Many people have taken this journey before you. As you walk, you might find that it is quite necessary to use every single resource you can and persevere through hardship. It might involve a lot of moment-by-moment choices.

You might have to take one minute at a time. Read one short Bible passage every day. Care for someone else. Ask someone how they are doing, and so on. You will also need to do this with your own relationships. When you don’t have any feelings, your love must be reshaped. Love, for you, needs to become an active commitment to patience and kindness.
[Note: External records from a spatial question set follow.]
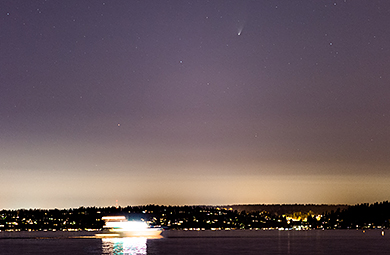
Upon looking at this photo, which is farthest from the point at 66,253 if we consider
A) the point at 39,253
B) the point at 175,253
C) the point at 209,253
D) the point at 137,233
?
the point at 137,233

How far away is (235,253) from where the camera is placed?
4365 inches

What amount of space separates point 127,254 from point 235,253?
21543mm

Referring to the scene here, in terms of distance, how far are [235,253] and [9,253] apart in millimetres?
47365

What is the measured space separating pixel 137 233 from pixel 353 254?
343 ft

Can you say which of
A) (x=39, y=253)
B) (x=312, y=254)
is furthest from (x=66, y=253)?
(x=312, y=254)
Photo by hikrcn from Shutterstock

Eliminate what accompanies your depression

As you put one foot in front of the other, make sure you remember that depression doesn’t exempt you from the other issues that generally plague human beings. Some depressed people might have a hard time seeing the other things that creep in.

I’m talking here about anger, fear, and even an unforgiving spirit. Also, look carefully to see if your depression is even associated with negative things. What do I mean by that?

Well, I’m talking about negative, critical, and complaining thoughts. Those could point to anger. Or feeling the need to stay in bed all day because you want to avoid some things in your life.

Will it ever be over?

I know what you’re wondering. Will you always struggle with depression? That’s similar to asking if the suffering will ever be over. Well, while we might have some hardships in this world, depression rarely keeps a constant grip on anyone.

If you battle with hope, purpose, power, and the comfort you only find in Christ, you will be able to anticipate a ray of hope or a lifting of the spirit.

What about medication?

The difficult pain of depression makes you really welcome anything that could bring relief. For some people, medication could bring relief for some symptoms. The majority of family physicians are qualified for this type of medication. But if you prefer going to a specialist, you might want to get a recommendation for a psychiatrist. Make sure you ask all the relevant questions, such as:

  • How long will it take before it is effective?
  • What are some of the common side effects?
  • Will it be too hard to determine which medication is effective?

From a Christian point of view, the choice to medicate is a matter of wisdom. There’s no such thing as right or wrong. The thing you should ask yourself is whether or not it’s the best and wisest thing you can do for yourself.